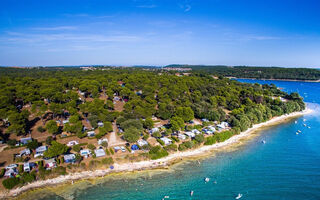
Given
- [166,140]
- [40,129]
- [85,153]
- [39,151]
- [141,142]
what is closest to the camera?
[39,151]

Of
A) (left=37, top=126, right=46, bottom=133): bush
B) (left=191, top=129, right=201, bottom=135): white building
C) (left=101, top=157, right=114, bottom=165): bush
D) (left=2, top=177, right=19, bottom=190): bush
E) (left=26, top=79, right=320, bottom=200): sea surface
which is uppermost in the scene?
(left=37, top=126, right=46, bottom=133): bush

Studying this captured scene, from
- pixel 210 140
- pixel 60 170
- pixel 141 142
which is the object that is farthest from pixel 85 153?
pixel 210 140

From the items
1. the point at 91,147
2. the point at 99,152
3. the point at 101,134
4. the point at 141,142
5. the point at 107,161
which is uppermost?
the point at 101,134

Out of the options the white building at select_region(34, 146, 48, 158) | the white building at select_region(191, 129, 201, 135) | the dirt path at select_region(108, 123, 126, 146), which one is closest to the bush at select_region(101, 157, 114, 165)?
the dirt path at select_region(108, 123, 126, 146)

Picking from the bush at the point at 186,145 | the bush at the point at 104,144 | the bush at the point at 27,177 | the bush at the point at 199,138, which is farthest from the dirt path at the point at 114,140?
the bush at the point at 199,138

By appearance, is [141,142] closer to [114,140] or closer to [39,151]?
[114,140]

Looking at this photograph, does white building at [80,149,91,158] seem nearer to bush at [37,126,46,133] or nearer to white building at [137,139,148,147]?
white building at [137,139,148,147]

***

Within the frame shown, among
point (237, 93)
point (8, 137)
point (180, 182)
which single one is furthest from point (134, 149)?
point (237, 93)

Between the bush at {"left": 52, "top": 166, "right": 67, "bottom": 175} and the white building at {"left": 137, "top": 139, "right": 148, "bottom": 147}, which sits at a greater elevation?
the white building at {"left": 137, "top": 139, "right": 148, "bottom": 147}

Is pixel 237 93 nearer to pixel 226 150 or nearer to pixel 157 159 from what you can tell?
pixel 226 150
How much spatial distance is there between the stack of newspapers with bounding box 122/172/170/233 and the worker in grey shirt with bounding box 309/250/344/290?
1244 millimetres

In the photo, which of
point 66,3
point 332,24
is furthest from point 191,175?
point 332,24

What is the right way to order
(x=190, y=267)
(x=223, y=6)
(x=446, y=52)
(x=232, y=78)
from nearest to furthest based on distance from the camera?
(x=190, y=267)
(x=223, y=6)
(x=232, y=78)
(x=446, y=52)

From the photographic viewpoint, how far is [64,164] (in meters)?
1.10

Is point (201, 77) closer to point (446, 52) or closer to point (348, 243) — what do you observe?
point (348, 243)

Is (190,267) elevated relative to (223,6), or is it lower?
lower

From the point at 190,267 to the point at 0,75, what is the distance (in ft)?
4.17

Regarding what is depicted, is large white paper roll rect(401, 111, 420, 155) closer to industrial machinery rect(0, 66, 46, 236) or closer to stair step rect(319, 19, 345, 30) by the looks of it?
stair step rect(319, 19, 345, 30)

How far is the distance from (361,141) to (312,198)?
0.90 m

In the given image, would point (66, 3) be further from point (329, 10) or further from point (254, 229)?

***

WRITTEN REQUEST
Update the stretch from the line containing "From the point" through the line containing "In the given" by changing "industrial machinery" to "factory equipment", and leave everything else unchanged.

RESULT OF THIS EXERCISE
From the point at 190,267 to the point at 0,75, what is the distance (in ft)?
4.17

Regarding what is depicted, is large white paper roll rect(401, 111, 420, 155) closer to factory equipment rect(0, 66, 46, 236) or closer to stair step rect(319, 19, 345, 30) by the looks of it?
stair step rect(319, 19, 345, 30)

How far is the distance from (361,141) to (312,198)?
0.90 m

In the given image, would point (66, 3) be further from point (329, 10) or further from point (254, 229)?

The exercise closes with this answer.